▸ Material for the task:
+-------+
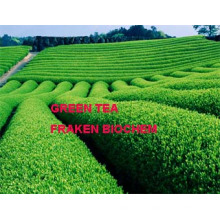 High Quality 40-98% Polyphenols 30-98% EGCG Green Tea Extract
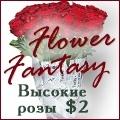 rusrek.com: 990 Fantasy Flower (347) 702-6448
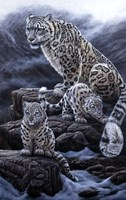 Mother & Cubs Fine Art Print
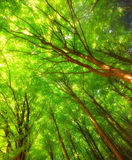 Lush forest Stock Images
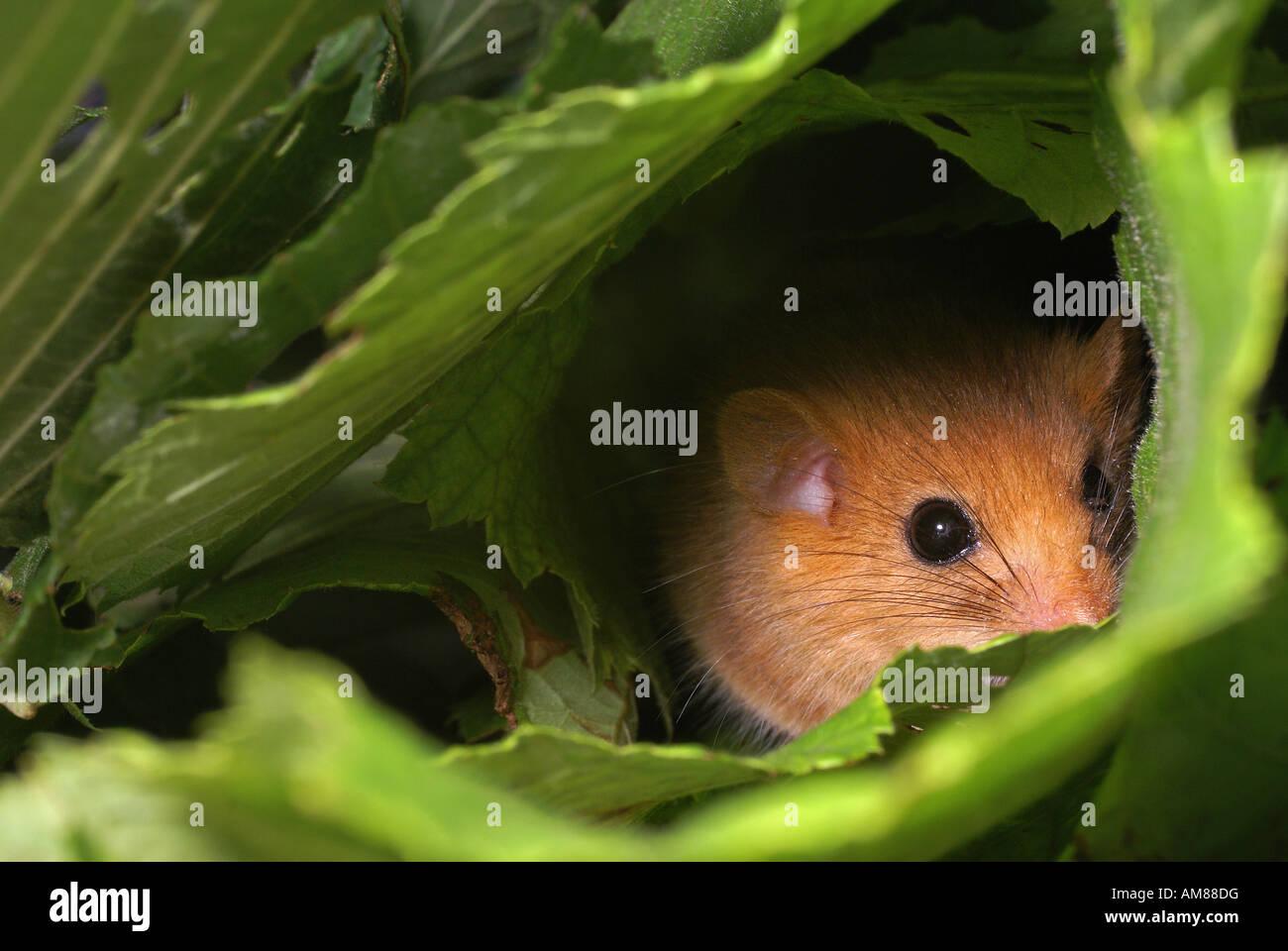 (Muscardinus avellanarius Hazel lirón) Imagen De Stock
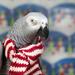 Kelly~Bird Christmas by lyndemc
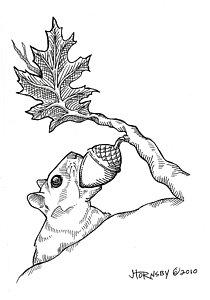 210x300 Nut Tree Drawings Fine Art America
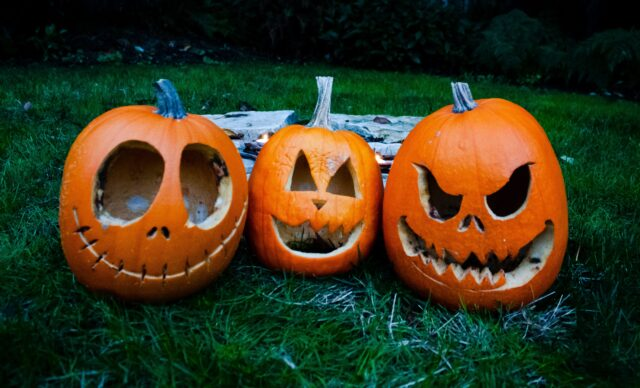Three jack-o-lanterns on grass. Fall in the San Francisco Bay Area: Best Things to Do with Kids family travel halloween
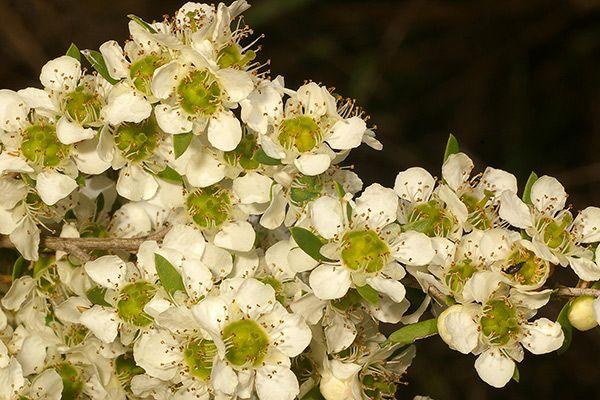 wild may  Leptospermum polygalifolium hardy, fine-leaved shrub; open arching habit; useful in mass plantings; small white flowers in summer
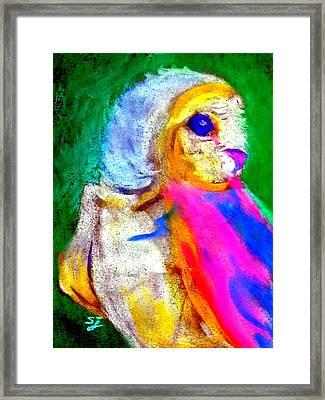 Funky Barn Owl Art Print Framed Print by Sue Jacobi
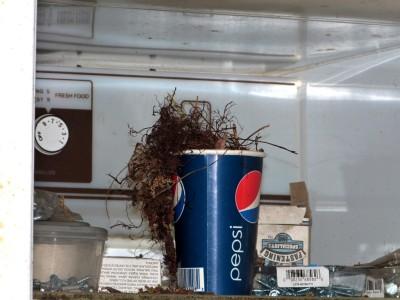 Wren nest in a Pepsi paper cup.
+-------+
▸ Description of the task:
What the answer needs is every line from the one containing "Mother & Cubs Fine Art Print" through the final line of the data above, copied exactly, without pictures.

▸ The answer:
 Mother & Cubs Fine Art Print
 Lush forest Stock Images
 (Muscardinus avellanarius Hazel lirón) Imagen De Stock
 Kelly~Bird Christmas by lyndemc
 210x300 Nut Tree Drawings Fine Art America
Three jack-o-lanterns on grass. Fall in the San Francisco Bay Area: Best Things to Do with Kids family travel halloween
 wild may  Leptospermum polygalifolium hardy, fine-leaved shrub; open arching habit; useful in mass plantings; small white flowers in summer
 Funky Barn Owl Art Print Framed Print by Sue Jacobi
 Wren nest in a Pepsi paper cup.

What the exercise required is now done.